All Scripture is God-breathed and is useful for teaching, rebuking, correcting and training in righteousness, so that the man of God may be thoroughly equipped for every good work. 2 Timothy 3:16-17
Charles G. Finney believed that Bible
teaching without moral application could be worse than no teaching at all and
could result in positive injury to the hearers. I used to feel that this might
be an extreme position, but after years of observation have come around to it,
or to a view almost identical with it.
There is scarcely anything so dull and
meaningless as Bible doctrine taught for its own sake. Theology is a set of
facts concerning God, man and the world. These facts may be and often are set
forth as values in themselves; and there lies the snare both for the teacher
and for the hearer.
The Bible is more than a volume of hitherto
unknown facts about God, man and the universe. It is a book of exhortation
based upon these facts. By far the greater portion of the book is devoted to an
urgent effort to persuade people to alter their ways and bring their lives into
harmony with the will of God as set forth in its pages.
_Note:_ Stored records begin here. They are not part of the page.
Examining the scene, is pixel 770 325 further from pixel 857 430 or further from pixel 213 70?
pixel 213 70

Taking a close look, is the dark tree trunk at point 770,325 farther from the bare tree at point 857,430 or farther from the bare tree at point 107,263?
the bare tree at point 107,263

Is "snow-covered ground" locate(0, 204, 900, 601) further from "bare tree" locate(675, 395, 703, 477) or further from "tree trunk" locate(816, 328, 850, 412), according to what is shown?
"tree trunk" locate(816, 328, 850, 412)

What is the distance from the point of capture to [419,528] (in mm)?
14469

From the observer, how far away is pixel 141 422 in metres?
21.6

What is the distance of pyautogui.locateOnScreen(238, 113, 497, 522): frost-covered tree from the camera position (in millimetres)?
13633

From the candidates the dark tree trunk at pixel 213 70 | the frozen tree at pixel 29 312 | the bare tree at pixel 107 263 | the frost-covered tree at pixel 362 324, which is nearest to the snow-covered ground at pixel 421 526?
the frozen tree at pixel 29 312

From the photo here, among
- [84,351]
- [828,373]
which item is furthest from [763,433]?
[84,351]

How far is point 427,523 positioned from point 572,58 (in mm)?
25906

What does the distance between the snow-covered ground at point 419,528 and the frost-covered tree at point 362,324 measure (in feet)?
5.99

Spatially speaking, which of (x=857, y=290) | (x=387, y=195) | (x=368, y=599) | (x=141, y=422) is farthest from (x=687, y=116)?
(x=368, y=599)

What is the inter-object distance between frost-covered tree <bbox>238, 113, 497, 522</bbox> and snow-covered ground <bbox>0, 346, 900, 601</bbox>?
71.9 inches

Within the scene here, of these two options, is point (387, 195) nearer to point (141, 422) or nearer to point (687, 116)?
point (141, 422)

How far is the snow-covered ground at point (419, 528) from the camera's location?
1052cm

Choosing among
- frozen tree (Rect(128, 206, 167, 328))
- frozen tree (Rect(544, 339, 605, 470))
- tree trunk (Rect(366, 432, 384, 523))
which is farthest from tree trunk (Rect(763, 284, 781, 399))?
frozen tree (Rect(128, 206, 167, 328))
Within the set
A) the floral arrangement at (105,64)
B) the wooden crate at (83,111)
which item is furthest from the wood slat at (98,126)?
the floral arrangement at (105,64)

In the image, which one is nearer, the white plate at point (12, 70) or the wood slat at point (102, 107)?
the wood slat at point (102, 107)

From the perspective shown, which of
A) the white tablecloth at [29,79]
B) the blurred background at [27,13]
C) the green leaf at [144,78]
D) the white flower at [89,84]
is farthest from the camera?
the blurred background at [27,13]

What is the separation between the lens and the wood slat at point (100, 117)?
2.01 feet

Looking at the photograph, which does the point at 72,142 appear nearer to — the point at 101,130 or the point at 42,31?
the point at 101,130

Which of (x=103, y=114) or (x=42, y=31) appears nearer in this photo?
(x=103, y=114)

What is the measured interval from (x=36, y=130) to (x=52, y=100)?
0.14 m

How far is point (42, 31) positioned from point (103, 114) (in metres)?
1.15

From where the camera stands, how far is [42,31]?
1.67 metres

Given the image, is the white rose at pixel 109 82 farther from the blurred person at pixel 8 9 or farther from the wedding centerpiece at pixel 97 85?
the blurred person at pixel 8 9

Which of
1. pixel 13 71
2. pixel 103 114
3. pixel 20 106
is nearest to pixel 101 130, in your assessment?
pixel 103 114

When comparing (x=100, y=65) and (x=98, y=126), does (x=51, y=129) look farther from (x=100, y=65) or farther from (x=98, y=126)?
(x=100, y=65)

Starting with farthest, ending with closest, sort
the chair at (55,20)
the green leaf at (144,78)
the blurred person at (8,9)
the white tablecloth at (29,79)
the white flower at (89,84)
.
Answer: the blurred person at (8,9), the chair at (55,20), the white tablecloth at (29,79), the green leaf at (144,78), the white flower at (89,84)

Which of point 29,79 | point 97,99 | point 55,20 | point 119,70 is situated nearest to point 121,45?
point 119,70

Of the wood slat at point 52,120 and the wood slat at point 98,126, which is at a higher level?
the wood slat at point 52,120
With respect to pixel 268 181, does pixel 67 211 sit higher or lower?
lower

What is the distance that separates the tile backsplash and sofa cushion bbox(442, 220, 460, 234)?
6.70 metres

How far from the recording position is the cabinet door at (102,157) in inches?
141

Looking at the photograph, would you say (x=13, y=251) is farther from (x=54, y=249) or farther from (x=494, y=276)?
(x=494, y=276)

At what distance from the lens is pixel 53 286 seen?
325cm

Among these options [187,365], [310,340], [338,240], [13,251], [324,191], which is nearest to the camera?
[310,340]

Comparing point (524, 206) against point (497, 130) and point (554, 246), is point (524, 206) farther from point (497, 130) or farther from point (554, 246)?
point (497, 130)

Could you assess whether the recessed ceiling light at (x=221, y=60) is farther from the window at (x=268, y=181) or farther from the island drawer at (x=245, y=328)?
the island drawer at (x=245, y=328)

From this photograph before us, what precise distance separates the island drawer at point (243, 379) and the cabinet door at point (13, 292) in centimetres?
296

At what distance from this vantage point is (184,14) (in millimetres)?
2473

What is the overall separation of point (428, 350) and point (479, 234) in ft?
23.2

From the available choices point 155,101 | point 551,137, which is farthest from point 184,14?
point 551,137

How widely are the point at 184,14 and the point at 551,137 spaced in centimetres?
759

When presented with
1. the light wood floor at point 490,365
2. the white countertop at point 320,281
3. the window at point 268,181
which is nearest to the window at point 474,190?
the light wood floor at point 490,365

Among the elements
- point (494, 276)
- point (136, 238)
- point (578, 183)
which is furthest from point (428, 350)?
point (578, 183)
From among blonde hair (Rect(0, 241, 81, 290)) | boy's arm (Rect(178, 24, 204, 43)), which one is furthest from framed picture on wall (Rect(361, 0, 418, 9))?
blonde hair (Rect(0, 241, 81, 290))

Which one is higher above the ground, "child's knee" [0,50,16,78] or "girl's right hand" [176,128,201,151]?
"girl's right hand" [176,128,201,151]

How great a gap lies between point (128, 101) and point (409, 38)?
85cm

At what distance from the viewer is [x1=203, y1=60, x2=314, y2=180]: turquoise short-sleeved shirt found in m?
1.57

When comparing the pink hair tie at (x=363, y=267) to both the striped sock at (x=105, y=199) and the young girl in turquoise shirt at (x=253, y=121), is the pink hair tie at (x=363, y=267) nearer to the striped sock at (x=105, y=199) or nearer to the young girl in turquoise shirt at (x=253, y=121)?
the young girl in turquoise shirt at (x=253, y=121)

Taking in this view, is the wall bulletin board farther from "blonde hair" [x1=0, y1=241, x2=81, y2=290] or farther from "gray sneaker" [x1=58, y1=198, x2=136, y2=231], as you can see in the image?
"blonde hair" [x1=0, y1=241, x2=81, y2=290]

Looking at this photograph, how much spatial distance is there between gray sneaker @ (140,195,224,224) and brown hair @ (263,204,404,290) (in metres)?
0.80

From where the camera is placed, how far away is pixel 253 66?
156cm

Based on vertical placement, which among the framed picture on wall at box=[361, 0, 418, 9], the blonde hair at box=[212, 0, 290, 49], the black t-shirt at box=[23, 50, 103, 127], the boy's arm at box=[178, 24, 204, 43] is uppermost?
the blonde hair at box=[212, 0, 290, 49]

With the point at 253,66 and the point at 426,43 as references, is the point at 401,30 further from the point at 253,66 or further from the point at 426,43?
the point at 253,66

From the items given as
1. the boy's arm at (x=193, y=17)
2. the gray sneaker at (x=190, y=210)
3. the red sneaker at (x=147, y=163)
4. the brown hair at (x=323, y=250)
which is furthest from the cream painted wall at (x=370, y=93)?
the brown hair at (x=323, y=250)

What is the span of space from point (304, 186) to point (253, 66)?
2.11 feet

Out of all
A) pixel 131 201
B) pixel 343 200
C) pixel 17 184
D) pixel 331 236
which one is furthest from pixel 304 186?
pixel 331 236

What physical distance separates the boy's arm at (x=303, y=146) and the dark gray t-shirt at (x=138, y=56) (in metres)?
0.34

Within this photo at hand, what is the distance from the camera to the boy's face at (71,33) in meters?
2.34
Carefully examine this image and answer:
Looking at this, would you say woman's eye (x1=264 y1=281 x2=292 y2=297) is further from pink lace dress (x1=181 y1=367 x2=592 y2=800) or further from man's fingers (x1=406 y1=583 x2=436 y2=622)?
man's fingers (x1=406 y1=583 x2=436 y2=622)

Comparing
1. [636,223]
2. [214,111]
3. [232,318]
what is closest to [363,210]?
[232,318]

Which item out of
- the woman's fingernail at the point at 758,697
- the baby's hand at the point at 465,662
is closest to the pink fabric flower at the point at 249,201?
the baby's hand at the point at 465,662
Actually, no man is better for knowing that
God in the beginning created the heaven and the earth. The devil knows that,
and so did Ahab and Judas Iscariot. No man is better for knowing that God so
loved the world of men that He gave His only begotten Son to die for their
redemption. In hell there are millions who know that.
Theological truth is useless until it is
obeyed. The purpose behind all doctrine is to secure moral action!